* [Page extract]

■ ■ ■ ■ ■ ■ ■

But the Bank could not walk away from the project without offending the Indian government. Wounded by a balance of payments crisis and public opposition to its economic reform package, the Indian government was also furious over what it perceived as meddling in its sovereign affairs by foreign environmentalists and the World Bank over Sardar Sarovar. In a daring game of financial brinkmanship, the Indian government threatened to default on its World Bank debts if the Bank withdrew its support for the dam. As the World Bank's biggest borrower, the Indian government had the Bank over a barrel. An Indian default on its World Bank debts would put 15 percent of the Bank's entire portfolio in the limbo of nonaccrual status, threatening the Bank with its first annual loss.
The World Bank capitulated. To appease its critics, it cancelled the remaining $170 million in disbursements for Sardar Sarovar; to please its client state, it offered more than 10 times as much, not allocated to specific projects with their potential for embarrassment, but to be spent at the discretion of the Indian government.

■ ■ ■ ■ ■ ■ ■

* [Recorded information]
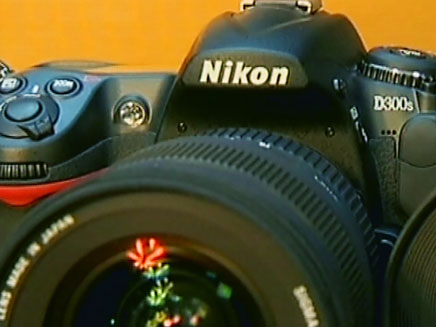 עלייה במחירי המצלמות הדיגיטליות (צילום: חדשות 2)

■ ■ ■ ■ ■ ■ ■

* [Study questions]
1) In the passage on the World Bank and Sardar Sarovar, can you give the words again starting at "The World Bank capitulated." and ending at "of the Indian government.", substituting "opponents" for "critics"?
2) Which figures written with numerals appear in the passage on the World Bank and Sardar Sarovar? List every one.
3) Can you carry on the passage on the World Bank and Sardar Sarovar past its final sentence?

* [Responses for each task]
1)
The World Bank capitulated. To appease its opponents, it cancelled the remaining $170 million in disbursements for Sardar Sarovar; to please its client state, it offered more than 10 times as much, not allocated to specific projects with their potential for embarrassment, but to be spent at the discretion of the Indian government.

2)
- 15 percent
- $170 million
- 10 times

3)
Buckling under international pressure seems uncharacteristic for the Bank, viewed by many as the world's most unflappable financier. With a reputation for imposing discipline on its borrowers, and for cool- headed, unsentimental economic analysis and an unshakable triple-A credit rating, the World Bank has always seemed the most prudent of financial institutions.
It is a reputation that the World Bank carefully cultivates. In its Information Statement (a prospectus for potential purchasers of its bonds), the World Bank reassures investors that it "does not make loans which, in its opinion, cannot be justified on economic grounds." It boasts that it "has never written off any of its outstanding loans," nor will it reschedule its loans the way other, by implication less adroit, financiers do. The World Bank also regularly points out that because of its "preferred creditor status" it always gets paid back first, before all other creditors.
All these factors contribute to the Bank's blue-chip status. But no factor matches the pledges by rich country members to repay bondholders should the Bank's Third World borrowers default. It is because of these pledges that even failed World Bank loans do not tarnish the Bank's credit rating.
Money-losing loans, as it turns out, have been the order of the day.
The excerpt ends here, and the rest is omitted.